Sales of the Duo Jet were solid and there were several iterations as the decade progressed.
About the same time Gretsch introduced their “concept guitar”, a showpiece meant to attract attention at the summer NAMM show in 1954. Inspired by the same marketing technique employed by auto-makers at car shows this beast was not meant to go into production. It was meant to generate buzz.
Enter the Gretsch White Falcon. It featured show-stopping 24-karat gold hardware on top of a solid white body. The choice of white not only made the gold appointments “pop”, it may have been the first time anyone had seen a solid white guitar before.
Other aesthetics included a sparkle gold binding, feather-engraved fret inlays, gold tailpiece, and a fancy winged headstock.
Enough buzz was generated at the show that Gretsch was literally forced to bring it into production.
The White Falcon was the brainchild of Jimmie Webster who was a demo-guy for Gretsch and traveled around promoting Gretsch guitars to dealers and media outlets. He was a great marketer and was responsible for signing Chet Atkins as an endorser and getting his signature guitar created.

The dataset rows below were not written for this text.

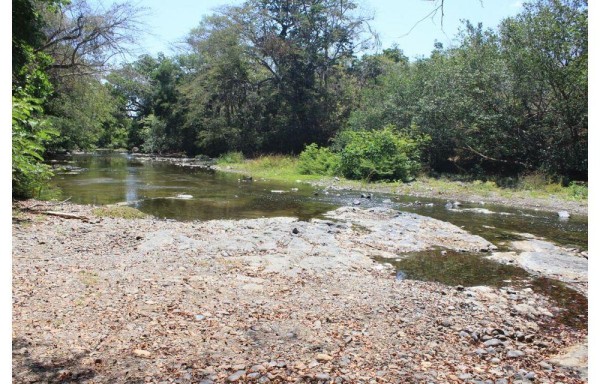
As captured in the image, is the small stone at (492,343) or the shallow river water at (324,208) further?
the shallow river water at (324,208)

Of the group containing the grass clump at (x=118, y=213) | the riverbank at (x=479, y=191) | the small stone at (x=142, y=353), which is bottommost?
the small stone at (x=142, y=353)

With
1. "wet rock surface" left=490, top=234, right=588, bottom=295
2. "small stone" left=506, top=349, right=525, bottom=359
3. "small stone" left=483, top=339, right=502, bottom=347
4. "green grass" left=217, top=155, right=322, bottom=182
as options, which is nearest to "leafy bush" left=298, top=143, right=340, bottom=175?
"green grass" left=217, top=155, right=322, bottom=182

Additionally, Jimmie was a great player and innovated a certain technique he called the “Touch System”. It’s now called finger tapping.
Jimmie went on to have a long-lived career with Gretsch that included many style and hardware introductions beyond his marketing and playing pizazz.
The White Falcon went on to have a number of changes through the latter half of the 1950s including inlay changes, pickups, and a different bridge. The Bigsby didn’t show up as a standard feature until 1962.
Original 1955 White Falcon specs: Spruce top, Maple body & neck, Madagascar ebony fretboard, Pearloid and gold fret inlays, Grover tuners, Dual Gretsch-Dynasonic pickups, ALL metal hardware plated in 24k gold.
The White Falcon retailed for $600 back in ‘55.